I worked on the payor end of healthcare for several years and I can tell you the entire system is built so that costs will continue to escalate, unfettered, until someone puts the breaks on. Only government can fix this problem. All of the private interests are profit driven and therefore cannot and will not control costs. Ironically, it costs private insurers more to investigate and control suspicious charges than it does for them to just pay them and pass the costs along to the consumers. Nobody is going to stop this until the government steps in.
More insane right wing “journalism”:
Kuhner: Kerry Will Begin ‘Crushing Capitalism’ to Advance ‘Green Socialism’
http://www.rightwingwatch.org/content/kuhner-kerry-will-begin-crushing-capitalism-advance-green-socialism
and guess who thinks climate science is “nutty”?

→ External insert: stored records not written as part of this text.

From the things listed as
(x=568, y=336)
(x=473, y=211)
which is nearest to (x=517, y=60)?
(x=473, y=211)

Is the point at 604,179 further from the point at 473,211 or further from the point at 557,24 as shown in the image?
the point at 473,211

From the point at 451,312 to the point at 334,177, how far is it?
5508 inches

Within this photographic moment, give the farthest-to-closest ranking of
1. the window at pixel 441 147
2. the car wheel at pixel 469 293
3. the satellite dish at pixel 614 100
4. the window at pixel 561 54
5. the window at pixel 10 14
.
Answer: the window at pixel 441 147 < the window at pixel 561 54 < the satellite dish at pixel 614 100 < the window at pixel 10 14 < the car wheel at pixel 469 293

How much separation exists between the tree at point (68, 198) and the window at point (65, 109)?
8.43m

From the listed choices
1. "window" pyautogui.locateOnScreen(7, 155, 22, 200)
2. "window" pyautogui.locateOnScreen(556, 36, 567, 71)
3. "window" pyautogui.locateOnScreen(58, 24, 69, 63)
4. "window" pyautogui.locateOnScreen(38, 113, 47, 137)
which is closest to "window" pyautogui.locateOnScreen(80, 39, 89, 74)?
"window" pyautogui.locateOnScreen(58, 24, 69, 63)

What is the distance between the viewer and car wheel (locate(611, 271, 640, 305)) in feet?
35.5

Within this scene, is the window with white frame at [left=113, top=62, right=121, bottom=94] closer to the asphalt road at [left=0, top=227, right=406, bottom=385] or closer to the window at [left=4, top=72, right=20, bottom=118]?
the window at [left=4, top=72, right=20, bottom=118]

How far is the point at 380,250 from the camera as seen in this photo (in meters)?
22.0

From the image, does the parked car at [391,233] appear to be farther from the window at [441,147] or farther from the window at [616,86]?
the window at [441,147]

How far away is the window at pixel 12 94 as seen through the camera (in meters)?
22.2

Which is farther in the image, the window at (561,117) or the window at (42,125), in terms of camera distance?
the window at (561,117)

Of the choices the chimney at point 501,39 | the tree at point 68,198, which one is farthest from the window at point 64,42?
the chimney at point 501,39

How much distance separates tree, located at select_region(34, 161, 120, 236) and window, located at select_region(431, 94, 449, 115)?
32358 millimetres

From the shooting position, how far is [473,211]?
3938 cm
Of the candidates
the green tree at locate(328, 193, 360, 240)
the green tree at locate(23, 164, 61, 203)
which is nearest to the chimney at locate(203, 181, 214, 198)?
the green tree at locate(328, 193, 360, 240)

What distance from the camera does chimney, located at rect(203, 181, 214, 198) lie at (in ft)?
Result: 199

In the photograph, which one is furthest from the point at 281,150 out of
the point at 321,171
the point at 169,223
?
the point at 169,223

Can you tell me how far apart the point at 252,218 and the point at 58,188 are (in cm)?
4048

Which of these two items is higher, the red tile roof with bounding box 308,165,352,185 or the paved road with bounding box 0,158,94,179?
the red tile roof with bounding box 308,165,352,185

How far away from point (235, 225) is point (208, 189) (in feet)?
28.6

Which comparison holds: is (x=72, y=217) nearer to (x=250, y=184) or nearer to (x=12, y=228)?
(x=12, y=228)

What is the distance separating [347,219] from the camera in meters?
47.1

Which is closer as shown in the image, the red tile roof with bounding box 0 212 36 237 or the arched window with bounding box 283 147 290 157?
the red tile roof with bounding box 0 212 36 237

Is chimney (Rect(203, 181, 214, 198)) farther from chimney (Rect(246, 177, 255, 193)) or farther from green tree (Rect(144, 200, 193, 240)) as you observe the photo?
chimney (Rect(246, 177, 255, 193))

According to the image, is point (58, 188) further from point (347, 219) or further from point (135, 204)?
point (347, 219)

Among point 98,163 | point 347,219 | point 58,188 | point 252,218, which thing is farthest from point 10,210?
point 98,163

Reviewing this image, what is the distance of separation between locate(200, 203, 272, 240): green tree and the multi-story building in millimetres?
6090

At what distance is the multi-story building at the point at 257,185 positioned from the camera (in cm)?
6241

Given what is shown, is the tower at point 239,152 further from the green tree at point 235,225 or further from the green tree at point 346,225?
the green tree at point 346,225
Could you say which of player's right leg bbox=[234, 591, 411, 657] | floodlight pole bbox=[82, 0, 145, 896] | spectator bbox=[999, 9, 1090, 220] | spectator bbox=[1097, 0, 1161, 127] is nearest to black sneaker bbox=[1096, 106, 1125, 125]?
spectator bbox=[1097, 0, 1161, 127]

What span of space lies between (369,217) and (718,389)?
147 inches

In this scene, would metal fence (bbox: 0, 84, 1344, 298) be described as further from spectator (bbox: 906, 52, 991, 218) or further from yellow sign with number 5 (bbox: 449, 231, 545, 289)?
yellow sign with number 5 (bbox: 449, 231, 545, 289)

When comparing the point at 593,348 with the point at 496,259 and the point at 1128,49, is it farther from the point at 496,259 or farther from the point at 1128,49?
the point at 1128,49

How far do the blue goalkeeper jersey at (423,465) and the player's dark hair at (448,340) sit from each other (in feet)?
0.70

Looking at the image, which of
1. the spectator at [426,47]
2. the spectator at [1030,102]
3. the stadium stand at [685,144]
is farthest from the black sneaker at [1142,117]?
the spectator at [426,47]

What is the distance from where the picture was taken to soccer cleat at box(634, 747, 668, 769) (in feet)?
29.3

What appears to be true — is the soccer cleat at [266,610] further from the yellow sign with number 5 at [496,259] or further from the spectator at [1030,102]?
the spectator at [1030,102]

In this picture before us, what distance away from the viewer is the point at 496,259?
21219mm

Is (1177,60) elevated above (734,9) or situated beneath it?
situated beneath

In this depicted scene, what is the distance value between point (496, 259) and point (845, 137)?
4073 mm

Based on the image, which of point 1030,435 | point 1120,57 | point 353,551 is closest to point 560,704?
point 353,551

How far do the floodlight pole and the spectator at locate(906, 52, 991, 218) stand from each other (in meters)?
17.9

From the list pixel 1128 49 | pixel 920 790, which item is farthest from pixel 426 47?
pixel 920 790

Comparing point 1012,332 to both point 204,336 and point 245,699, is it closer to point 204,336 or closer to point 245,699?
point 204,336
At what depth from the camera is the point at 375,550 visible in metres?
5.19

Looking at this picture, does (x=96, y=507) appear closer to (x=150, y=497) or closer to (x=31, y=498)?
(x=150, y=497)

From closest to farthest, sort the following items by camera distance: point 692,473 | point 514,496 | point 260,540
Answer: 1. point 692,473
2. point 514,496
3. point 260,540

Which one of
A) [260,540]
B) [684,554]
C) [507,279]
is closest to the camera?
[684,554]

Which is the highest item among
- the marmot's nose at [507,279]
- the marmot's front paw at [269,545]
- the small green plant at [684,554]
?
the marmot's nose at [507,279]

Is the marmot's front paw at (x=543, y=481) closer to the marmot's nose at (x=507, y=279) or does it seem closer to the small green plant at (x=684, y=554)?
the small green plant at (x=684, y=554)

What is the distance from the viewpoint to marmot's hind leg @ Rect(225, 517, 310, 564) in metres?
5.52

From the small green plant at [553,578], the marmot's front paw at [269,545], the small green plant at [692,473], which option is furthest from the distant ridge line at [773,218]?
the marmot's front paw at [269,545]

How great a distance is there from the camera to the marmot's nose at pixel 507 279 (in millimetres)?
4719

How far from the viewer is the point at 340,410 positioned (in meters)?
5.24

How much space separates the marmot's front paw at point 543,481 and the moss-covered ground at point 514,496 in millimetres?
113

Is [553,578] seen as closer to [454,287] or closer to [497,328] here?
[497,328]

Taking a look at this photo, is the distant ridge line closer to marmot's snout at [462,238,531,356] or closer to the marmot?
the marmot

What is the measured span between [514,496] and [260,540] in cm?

Ted Cruz claims he has a list of communists who have infiltrated Harvard Law. Seriously. http://thkpr.gs/YM1IBo
Of course he does, Sheesh.
Here is another batshit crazy statement, this time from Texas: Texas Secessionist Kilgore: ‘Hitler and Lincoln Are Very Similar’ | Video Cafe
Geez, another one! Gun Activists Say: Obama Is Raising a Private Black Army to Massacre White People – Little Green Footballs
Saw that on the Daily Show. It was hilarious in a frightening way 🙂
Did A Cross-Dressing Priest Sex Ring Bring Down Benedict XVI? | http://ow.ly/hXPqs
Ha, that made me laugh like Nelson, the kid from the Simpsons.
What Future for the Women’s Movement? (Rosen) http://www.juancole.com/2013/02/future-womens-movement.html …
Dak, I’ve got another link that is in line with Cole’s….only it is about women’s rights in Egypt:
When Egypt Deletes Women’s Rights Heroines From School Textbooks – All News Is Global |
Read the rest, it is an interesting piece.
If someone posted this already, I apologize. Bloomberg editorial says that the profits of the big banks are “almost entirely a gift from U.S. taxpayers.”
Shame we can’t even get Dodd-Frank implemented. We should reform the whole sector of banking regulations. Maybe after the GOP is dead?
UK’s credit rating downgraded from AAA to AA1 by Moody’s http://gu.com/p/3e2cn/tf
wow, austerity sure helped the UK.
Austerity, fuck yeah! 🙂
Six underground nuclear waste tanks are leaking in Washington state.